The calculator stands as an example of a tool that imposes minimal constraints on its user, offering benefit with any drawback being hard to support in context. It of course did not start this way: the first calculators were ridiculously expensive, occupied entire rooms, and were extremely hard to operate, nevermind operate reliably. But we've reached the point where none of those things are true. The solar calculator doesn't even require a battery!
There is also another class of tools that fail time and time again. These are tools with hidden side-effects that are discovered while the tool is being adopted, that are not obvious at the time they are being proposed. These tools are ones whose abstractions ignore or silence barriers that the user should be aware of. We have for instance produced several platforms and standards suites that promise to shield the individual programmer from the burden of thinking about distributed systems as such, instead allowing them to be manipulated as if they were centralised. From the old RPC protocols, to CORBA, XML-RPC, SOAP, and the 57 Web Services protocols, we've seen this system fail every time. The current generation of cloud computing seems to be accomplishing parts of that vision, though with edge cases, but it seems like physics is reasserting itself when it comes to the internet of things.
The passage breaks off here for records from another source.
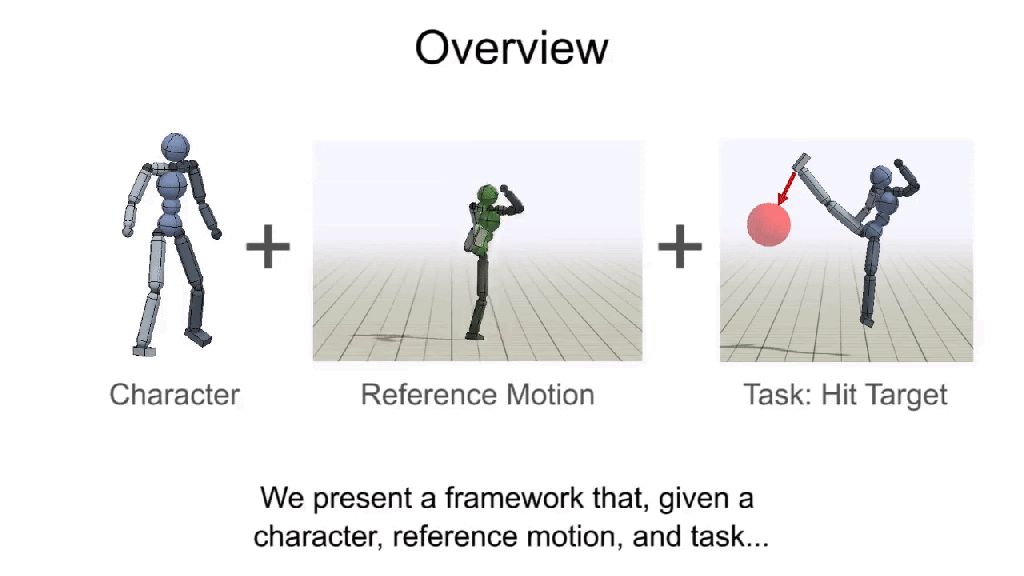 Overview

+ +

Character

Reference Motion

Task: Hit Target

We present a framework that, given a character, reference motion, and task...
The repeated failures to create tools that cross certain abstraction barriers teaches us that there are configuration and management steps that do appear to be trivial and automatable, but lead to failures that are as hard to foresee as they are inevitable.
So we've discussed three types of tools so far: some that are obvious wins, some that imply subtle tradeoffs, and some that are doomed to fail, and often take their users with them. While this essay hasn't made any huge steps forward, and certainly won't stand any serious scrutiny for completeness or rigour, it does give me the outline to think about the automation problem as not an unmitigated good, but a case for understanding the tool that's being introduced, weighing its impact, and making a conscious atempt to go for it or not.